Comstock is well capitalized and can rely on growth of its more liquids-oriented Eagle Ford operations to act as “bridge assets” toward 2015-2016, when coal-fired power retirements and LNG exports will put “a better structural bid under gas.” Natural gas is projected to make up about 63% of its 2014 production.

In the Eagle Ford, Comstock has doubled its rig count to six, which Rashid expects will drive companywide production up 17% in 2014. With an inventory of 230 gross wells on 80-acre spacing, Comstock’s net resource potential is estimated at 78 million barrels of oil equivalent (BOE). However, based on industry success, Rashid is comfortable using denser 60-acre spacing, which expands Comstock’s inventory to 320 locations with a net resource potential of 100 million BOE.

Rashid values the Eagle Ford assets at $1.1 billion. Other gas-producing assets—some 156 million cubic feet per day mainly in the Haynesville—are valued at $780 million based on $5,000 per flowing Mcf. This adds to a combined value of around $1.875 billion, which net of $675 million in long-term debt leaves an equity value of some $1.2 billion.
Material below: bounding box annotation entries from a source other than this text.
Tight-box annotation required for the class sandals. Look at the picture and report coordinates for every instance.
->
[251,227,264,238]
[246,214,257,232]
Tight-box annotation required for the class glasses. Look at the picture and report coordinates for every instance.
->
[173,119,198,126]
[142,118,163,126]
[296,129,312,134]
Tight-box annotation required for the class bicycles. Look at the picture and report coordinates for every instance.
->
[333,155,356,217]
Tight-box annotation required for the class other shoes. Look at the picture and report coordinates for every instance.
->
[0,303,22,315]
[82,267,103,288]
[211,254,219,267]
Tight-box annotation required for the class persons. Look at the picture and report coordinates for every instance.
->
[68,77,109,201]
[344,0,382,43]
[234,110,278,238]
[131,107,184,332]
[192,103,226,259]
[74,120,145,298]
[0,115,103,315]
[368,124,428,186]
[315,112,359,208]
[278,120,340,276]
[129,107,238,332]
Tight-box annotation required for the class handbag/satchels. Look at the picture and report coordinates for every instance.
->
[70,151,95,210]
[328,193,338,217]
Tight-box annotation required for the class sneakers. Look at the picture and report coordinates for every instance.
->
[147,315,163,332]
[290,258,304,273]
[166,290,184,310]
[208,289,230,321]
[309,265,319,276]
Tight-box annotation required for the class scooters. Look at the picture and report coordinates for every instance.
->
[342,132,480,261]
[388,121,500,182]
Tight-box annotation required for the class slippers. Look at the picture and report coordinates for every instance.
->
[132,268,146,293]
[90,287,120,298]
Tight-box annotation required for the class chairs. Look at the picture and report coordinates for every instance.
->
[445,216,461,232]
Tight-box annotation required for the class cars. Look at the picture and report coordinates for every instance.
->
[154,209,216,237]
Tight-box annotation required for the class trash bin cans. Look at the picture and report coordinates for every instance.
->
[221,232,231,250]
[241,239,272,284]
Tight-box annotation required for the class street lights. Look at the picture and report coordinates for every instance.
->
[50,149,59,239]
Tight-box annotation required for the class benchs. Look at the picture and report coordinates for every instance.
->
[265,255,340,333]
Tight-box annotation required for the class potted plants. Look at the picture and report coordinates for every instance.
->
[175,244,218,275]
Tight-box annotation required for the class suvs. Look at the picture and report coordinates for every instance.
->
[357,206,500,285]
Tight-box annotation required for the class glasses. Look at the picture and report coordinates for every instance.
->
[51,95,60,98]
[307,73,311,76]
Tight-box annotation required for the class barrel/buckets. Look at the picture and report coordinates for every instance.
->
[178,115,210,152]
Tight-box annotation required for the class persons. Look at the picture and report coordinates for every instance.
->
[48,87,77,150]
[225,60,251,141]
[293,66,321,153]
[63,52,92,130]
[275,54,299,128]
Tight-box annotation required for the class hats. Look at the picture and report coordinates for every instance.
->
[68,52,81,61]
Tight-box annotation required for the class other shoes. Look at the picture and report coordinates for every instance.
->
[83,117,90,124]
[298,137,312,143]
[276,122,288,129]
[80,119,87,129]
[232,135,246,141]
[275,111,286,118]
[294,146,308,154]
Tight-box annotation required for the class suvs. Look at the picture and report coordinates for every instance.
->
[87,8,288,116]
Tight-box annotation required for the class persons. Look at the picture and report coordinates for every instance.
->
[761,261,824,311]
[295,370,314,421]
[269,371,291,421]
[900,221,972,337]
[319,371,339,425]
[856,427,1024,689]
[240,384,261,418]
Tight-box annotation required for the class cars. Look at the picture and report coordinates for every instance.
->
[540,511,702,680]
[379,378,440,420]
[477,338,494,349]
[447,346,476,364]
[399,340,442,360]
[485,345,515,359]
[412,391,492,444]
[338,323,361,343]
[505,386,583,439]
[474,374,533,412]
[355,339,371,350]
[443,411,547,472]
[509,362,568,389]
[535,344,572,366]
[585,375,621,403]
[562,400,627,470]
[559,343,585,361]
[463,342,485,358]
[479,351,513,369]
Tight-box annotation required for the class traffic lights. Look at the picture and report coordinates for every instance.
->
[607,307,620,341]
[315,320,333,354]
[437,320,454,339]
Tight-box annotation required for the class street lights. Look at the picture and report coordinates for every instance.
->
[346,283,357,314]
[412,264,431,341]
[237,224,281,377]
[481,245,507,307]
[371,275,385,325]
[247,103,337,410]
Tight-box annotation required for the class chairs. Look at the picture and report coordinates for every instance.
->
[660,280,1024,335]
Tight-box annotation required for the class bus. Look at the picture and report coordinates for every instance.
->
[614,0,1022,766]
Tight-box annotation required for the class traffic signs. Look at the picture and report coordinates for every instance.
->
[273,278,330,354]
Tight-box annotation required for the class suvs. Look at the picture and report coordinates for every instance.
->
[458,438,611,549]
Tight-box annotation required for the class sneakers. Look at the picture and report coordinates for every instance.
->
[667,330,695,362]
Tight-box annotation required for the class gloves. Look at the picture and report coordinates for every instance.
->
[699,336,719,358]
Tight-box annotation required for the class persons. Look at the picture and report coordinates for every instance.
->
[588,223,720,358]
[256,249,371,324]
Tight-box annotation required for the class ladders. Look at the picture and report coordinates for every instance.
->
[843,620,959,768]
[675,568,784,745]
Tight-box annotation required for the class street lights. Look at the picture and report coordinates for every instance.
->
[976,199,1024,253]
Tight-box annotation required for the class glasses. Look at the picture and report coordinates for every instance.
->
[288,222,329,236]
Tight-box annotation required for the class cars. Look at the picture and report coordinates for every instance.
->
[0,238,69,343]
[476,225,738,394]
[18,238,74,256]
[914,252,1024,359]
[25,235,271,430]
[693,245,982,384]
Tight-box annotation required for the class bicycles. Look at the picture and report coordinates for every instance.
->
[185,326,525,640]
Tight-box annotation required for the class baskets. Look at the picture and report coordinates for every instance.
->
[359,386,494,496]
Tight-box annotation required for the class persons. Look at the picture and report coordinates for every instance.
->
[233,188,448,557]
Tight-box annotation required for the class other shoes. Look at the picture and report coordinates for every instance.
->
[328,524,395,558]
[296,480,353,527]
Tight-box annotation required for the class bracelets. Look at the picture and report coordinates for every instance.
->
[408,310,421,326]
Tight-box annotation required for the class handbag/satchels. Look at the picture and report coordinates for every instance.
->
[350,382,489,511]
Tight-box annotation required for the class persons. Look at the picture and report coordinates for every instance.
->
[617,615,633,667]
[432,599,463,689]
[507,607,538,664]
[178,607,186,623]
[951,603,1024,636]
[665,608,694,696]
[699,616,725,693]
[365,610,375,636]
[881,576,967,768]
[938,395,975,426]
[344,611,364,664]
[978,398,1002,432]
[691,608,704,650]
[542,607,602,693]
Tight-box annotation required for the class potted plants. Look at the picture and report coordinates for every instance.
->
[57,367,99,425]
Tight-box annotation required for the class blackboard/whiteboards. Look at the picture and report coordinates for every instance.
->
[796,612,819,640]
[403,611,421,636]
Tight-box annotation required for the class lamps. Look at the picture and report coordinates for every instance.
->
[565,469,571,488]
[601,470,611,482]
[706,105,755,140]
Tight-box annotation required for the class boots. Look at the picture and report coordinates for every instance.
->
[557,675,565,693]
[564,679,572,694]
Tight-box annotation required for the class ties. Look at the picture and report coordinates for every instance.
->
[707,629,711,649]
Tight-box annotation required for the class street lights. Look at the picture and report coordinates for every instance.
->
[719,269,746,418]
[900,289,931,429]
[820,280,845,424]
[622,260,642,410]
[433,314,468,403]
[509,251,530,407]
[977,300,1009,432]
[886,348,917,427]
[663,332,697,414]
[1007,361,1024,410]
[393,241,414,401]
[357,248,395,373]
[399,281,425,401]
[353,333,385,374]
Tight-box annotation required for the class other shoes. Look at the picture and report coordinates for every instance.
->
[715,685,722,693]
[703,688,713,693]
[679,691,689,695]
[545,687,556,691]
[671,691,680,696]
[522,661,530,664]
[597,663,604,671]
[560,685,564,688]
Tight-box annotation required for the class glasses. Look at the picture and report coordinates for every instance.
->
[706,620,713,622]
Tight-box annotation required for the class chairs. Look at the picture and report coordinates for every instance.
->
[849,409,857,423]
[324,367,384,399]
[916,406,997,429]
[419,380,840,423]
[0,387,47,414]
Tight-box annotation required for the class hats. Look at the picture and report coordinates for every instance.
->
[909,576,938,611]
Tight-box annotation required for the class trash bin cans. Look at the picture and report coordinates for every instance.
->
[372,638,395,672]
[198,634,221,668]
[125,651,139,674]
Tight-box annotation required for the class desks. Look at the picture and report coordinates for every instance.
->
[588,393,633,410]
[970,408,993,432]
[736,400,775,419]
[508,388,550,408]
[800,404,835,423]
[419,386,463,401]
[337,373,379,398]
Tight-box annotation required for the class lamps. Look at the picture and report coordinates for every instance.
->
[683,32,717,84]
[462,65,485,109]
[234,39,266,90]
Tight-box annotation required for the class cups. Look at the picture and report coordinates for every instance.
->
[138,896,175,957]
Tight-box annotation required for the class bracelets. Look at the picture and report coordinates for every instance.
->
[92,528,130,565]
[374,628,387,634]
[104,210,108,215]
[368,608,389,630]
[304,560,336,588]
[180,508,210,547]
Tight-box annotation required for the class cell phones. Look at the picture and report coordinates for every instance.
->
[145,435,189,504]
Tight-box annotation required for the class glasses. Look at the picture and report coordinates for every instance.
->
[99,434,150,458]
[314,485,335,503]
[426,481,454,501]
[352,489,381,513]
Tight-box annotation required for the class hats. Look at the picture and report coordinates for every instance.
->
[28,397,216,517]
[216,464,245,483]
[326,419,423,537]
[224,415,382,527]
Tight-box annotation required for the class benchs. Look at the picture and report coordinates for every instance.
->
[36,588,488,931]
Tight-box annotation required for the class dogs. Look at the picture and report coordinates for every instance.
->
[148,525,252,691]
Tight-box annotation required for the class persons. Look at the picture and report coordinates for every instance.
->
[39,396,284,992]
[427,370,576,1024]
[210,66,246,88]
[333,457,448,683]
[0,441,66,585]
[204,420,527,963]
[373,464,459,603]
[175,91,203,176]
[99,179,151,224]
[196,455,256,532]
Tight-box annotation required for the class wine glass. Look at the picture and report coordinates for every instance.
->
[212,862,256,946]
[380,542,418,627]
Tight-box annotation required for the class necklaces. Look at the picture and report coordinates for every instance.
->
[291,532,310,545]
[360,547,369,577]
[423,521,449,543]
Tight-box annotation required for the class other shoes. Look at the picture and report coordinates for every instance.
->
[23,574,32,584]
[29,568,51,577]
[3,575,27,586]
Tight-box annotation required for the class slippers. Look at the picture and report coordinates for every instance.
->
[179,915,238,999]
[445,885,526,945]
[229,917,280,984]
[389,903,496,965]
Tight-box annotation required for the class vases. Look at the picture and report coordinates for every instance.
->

This compares favorably to a market capitalization of approximately $870 million, based on Comstock’s recent price of about $18 per share.

With a $100-million stock repurchase program, plus greater balance-sheet strength after the roughly $800-million sale of its West Texas operations, Comstock offers “an extremely compelling” value, says Rashid. And some 6 trillion cubic feet of resource potential in the Haynesville offers added upside.

Rashid takes a broader approach to Devon Energy, saying the company is well-positioned to go from having just one core area as it entered 2013 to having five such areas now and possibly six within the next 12 months. He defines “core” as areas where current production is “substantially in the money” or ones with a sustainable reinvestment capacity of $500 million to $1 billion per year. Devon’s “only real core area” entering this year was the Permian, where 2014 production is projected to double.

With gross drilling capex of $1.5 billion this year, the Mississippian play moves “firmly” into the core area category, he says. The Barnett and Cana, which are uneconomic at sub-$3.50 per Mcf gas, are re-designated core under a $4.50 long-term price assumption. Canadian thermal assets are similarly upgraded as a rise in take-away capacity, notably rail, is expected to improve differentials sustainably. And with geologic de-risking, the Cline in the Permian Basin has the potential to emerge as a standalone sixth core area.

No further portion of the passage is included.